The first time I saw my husband’s scar the length of his chest, he told me it was from a biking accident. I had no reason to believe otherwise, so I didn’t ask many questions. About a month later, when I saw his medic alert necklace and asked him about it, he came clean and revealed that he had had a heart transplant eight years previous when he was 30. Curious and fascinated, I asked many questions. He had been hesitant to tell me the first time due to the wide variety of reactions he had previously received from other friends: from love and acceptance through to distancing and keeping him at arms length. He just never knew how people would react to that information. He didn’t want to scare me away.
With my privilege of good health (and for the most part, that of those closest to me) and my limited knowledge about transplants, I did not at that time understand my husband’s intimate knowledge and experience of death, and dying, nor the fact that thinking about and coming to terms with his own death was part of his everyday life now. At times overwhelming and all-consuming, and at times (hopefully most of the time), on the back-burner — something always running in the background. Certainly not something most people our age were grappling with.
Early on in our relationship, I noticed that he had a great capacity for living in the moment. Something I had not been very good at before we met. And something that I think comes sharply into focus when you have the experience of confronting death head on. With time, I have learned to be more present and mindful. Through his example and through that of others. Our life now, 13 years later, and with a son, is good. Medically speaking, there are good years and bad. The birth of our son, was life-changing, as it is for most new parents. While I was going through my own transition and finding my way in a new role, I did not realize that a big part of my husband’s own transition was coming to terms with the notion that he might not be around for the duration of raising his child into adulthood. I think it haunted him (and likely still does) for especially the first years of our son’s life. His yearly transplant anniversary is simultaneously a celebration of another year and a feeling of trepidation with the eternal question ‘How much longer have we got?’.

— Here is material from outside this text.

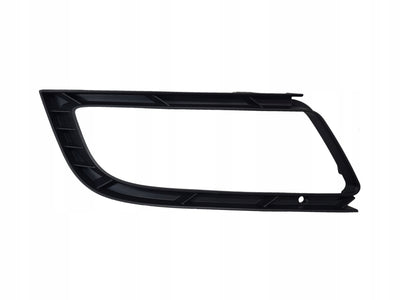 Fog Lamp Cover Set Left 3T08076819B9 & Right 3T08076829B9 Compatible With Skoda Superb (2013-2015) Tag No.1161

At the apex of his anxiety about this, I suggested we ask one of his doctors directly about how long heart transplants last. On the practical side, I was struggling with how to plan for the future. We do not have the presumption that my husband will live to old age. But we also don’t have the presumption that he won’t. Life insurance is out of the question. So if he dies at a young age, how do we plan for my son and myself who will be left behind? But we also want to make the most of our time together now. We don’t want to put things off for later, because later might not happen. On the emotional side, the question of life expectancy (especially with a young child) was getting to my husband more and more with each passing year. So we asked. And the doctor said ‘Live your life. Everything is good now. If and when the time comes, there are things we can do, from smaller interventions, right up to another transplant.’ Her direct approach and honesty was so helpful. It helped us confront the ever expanding elephant in the room.
Since that first discussion about his transplant (and even before when my dad was diagnosed with and treated for prostate cancer — a very different experience for me in confronting my own parent’s mortality), we have sadly faced the death of family and too many young friends. I appreciate the frank (and funny) discussions I had with our friend who had esophageal cancer and died at 35. Among other things, he really helped me understand what it was like to be constantly in and out of hospitals and why, at one point, you just don’t want to go anymore. It gave me so much more empathy for why my husband drags his feet sometimes for follow-up appointments. Three of my good friends lost their husbands way too early (not that there is ever a good time), all of them leaving sons behind. From the three of them I have witnessed more grace than I thought was humanly possible. They have all taught me that death is something that needs to be talked about and that it is not something that is neatly packaged or something that is a one-size-fits-all experience. They’ve also taught me that showing up is perhaps the most important thing. You may be awkward, not know what to say or do. And you in fact may do the wrong things. But you need to do them. And learn how to be helpful in a time of great sorrow and loss. Denial and avoiding the hard stuff is not helpful. They’ve also given me a window of what I may experience one day. I wish they did not give me those things, and that I would have learned them another way. I want to take their pain away, and I hate it that I can’t.
Friends often ask me how we go about our day to day, knowing what we do know about my husband’s medical situation. My answer is pretty much the same as the doctors: We live our lives. We cook and spend time together and have fun. We get irritated with each other and struggle with small stuff and big stuff. We’re getting better and better at appreciating each other and showing our love. As years pass, I am more able to cut out the things in my life that don’t matter or take away from what does matter. And, at times, we think about death. One foot in front of the other and trying to smell the roses along the way. It’s what we’ve got, and perhaps that is enough.